Hazarlara ilişkin ise İbni Fadlan eserinde, ülkenin yöneticisi hakkında şu tespitleri yapmıştır:

“Hazarların hükümdarına Hakan denir. Sadece dört ayda bir gezinti maksadıyla sarayından çıkar. Buna büyük Hakan denir. Vekiline ise Hakan Bey denir. Orduyu kumanda eden, ülkenin işlerini bakan, halk ile temasta olan, savaşlara giden Hakan Bey'dir. Etrafındaki hükümdarlar ona boyun eğerler. Her gün Büyük Hakan'ın huzuruna edep ve sükûnet içinde çıkar, izahat verir. Yanına girerken yalın ayaktır, elinde bir odun tutar. Hakana selam verince bu odunu önünde yakar. Yaktıktan sonra Büyük Hakan’ın sağ tarafına tahtın üzerine oturur. Hakan Bey'in Kündür Hakan denen bir naibi (vekili), Kündür Hakan’ın da Haz Çavuşudenen bir vekili vardır.” (Şeşen, 2010: 45).

Plano Carpini ve Marco Polo, Türk kadının ahlaki temizliğini övmektedir. İbni Battuta ise, erkeklerin kadınlara olan saygısının kendisini şaşırttığını belirterek Türkler arasında kadınların erkeklerden daha üstün sayıldığını vurgulamıştır (Donuk, 2013: 29).

Çinli seyyah Hsüan-Tsang, Göktürklerin yaşadığı yerlerde geyiklerin çok olduğunu belirterek geyiklerin insanlara alışkın olduğunu ve insanlardan kaçmadığını anlatmaktadır. Ayrıca bu hayvanları öldürenlerin Han tarafından ölümle cezalandırıldığını dile getirmiştir (Donuk, 2013: 31).

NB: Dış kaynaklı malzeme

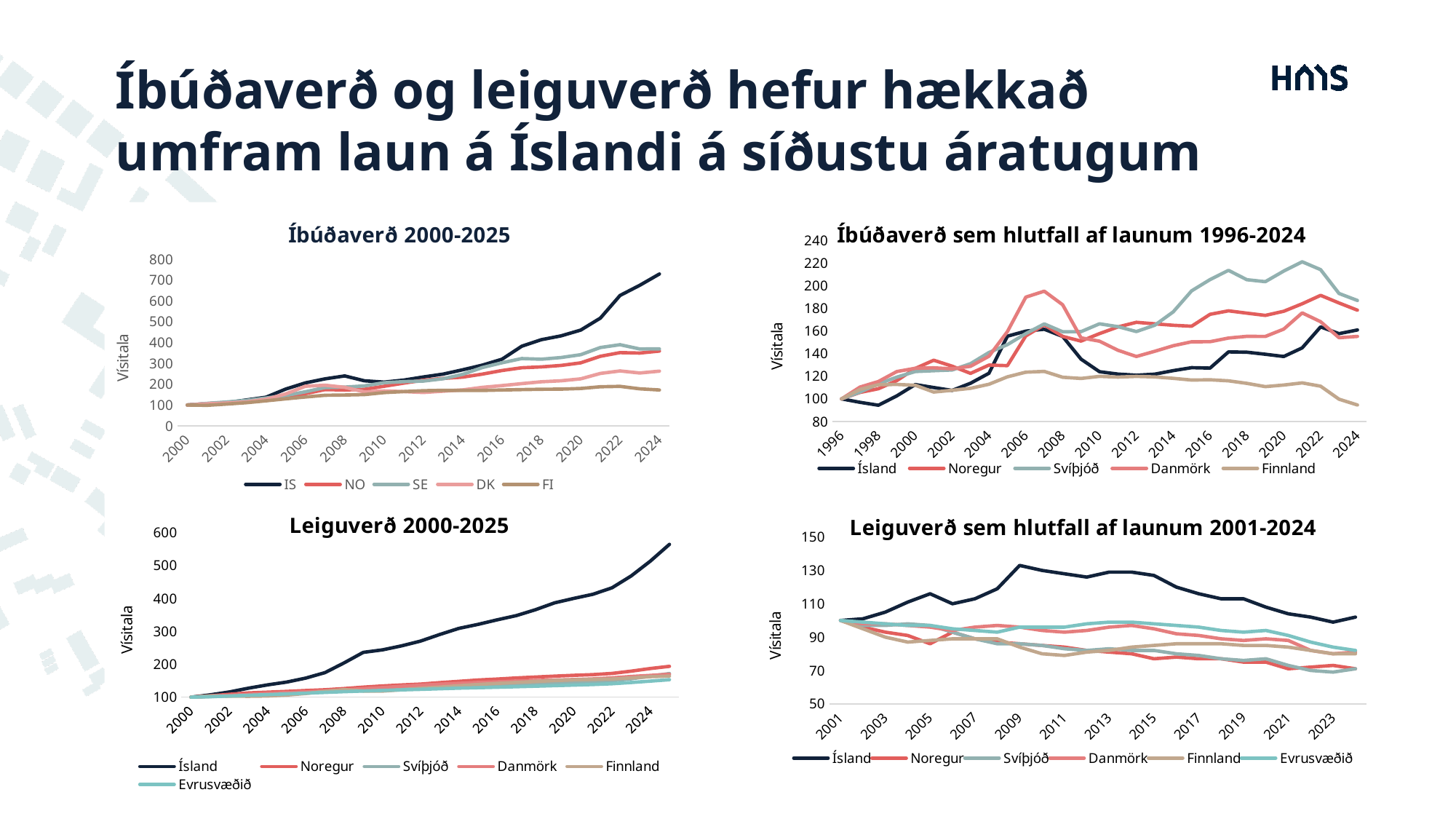
What kind of chart is the 'Íbúðaverð 2000-2025' chart? line chart In the 'Íbúðaverð 2000-2025' chart, which series has the highest value in 2024? IS How many series does the legend of the 'Íbúðaverð 2000-2025' chart list? 5 How many series does the legend of the 'Leiguverð 2000-2025' chart list? 6 In the 'Íbúðaverð sem hlutfall af launum 1996-2024' chart, which series has the lowest value in 2024? Finnland In the 'Leiguverð sem hlutfall af launum 2001-2024' chart, does the Ísland series rise or fall between 2009 and 2023? fall In the 'Íbúðaverð 2000-2025' chart, is the value for IS in 2024 greater or less than 600? greater In the 'Íbúðaverð 2000-2025' chart, is the value for FI in 2024 greater or less than 200? less In the 'Leiguverð 2000-2025' chart, which series is larger in 2024, Ísland or Noregur? Ísland In the 'Íbúðaverð sem hlutfall af launum 1996-2024' chart, is the value for Svíþjóð in 2022 greater or less than 200? greater What is the title of the chart in the bottom-right of the slide? Leiguverð sem hlutfall af launum 2001-2024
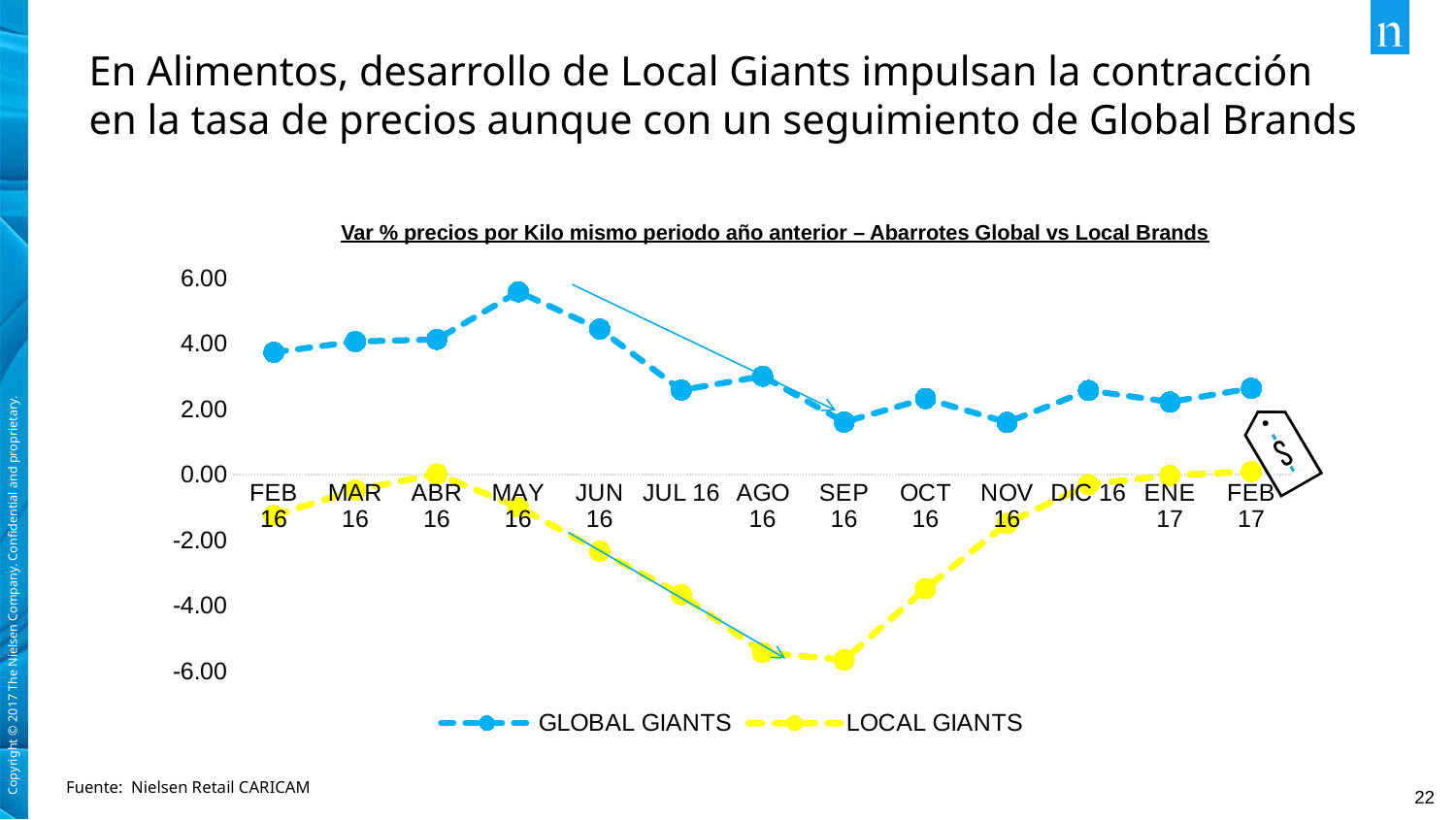
Does the LOCAL GIANTS series rise or fall from SEP 16 to FEB 17? rise Is the GLOBAL GIANTS value for SEP 16 greater or less than 2.00? less Is the GLOBAL GIANTS value for MAY 16 greater or less than 4.00? greater How many months are plotted along the x axis? 13 How many series does the legend list? 2 Which colour is used for the LOCAL GIANTS series? yellow Which series has the higher value in JUL 16, GLOBAL GIANTS or LOCAL GIANTS? GLOBAL GIANTS In which month does the GLOBAL GIANTS series reach its highest value? MAY 16 What kind of chart is shown on the slide? line chart Is the LOCAL GIANTS value for AGO 16 greater or less than -4.00? less Does the LOCAL GIANTS series rise or fall from MAY 16 to SEP 16? fall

İbni Battuta Türklerin çocuklarının ismini Araplar gibi fal ile verdiğini dile getirmiştir. Rubruk ise bir çocuğun doğduğunda, onun kaderini söyletmek üzere kâhin çağrıldığını söylemektedir (Palancı, 2006: 30). Marco Polo, Tatarlarla ilgili olarak kadınların toplum hayatındaki yerine ilişkin şunları söylemektedir:

“Kadınları kocalarına sadık, iyi eş ve ev kadını oluyor. Bir evin içinde on yahut on beş kadın bir arada yaşıyor da aralarından su bile sızmıyor, en küçük bir münakaşa bile geçmiyor. Bunca kalabalık, sulh sükûn adeta kardeşlik havası içinde yaşıyor. Her bir kadının evde ayrı bir işi var. Kimi çocuk bakıyor büyütüyor, kimi yemek pişiriyor, bulaşık yıkıyor, kimi de ev işi görüyor. Erkekler birden çok kadın alabiliyorlar, dileyen yüze yakın kadınla bile evleniyor, yeter ki, onlara bakabilsin, onları geçindirebilsin.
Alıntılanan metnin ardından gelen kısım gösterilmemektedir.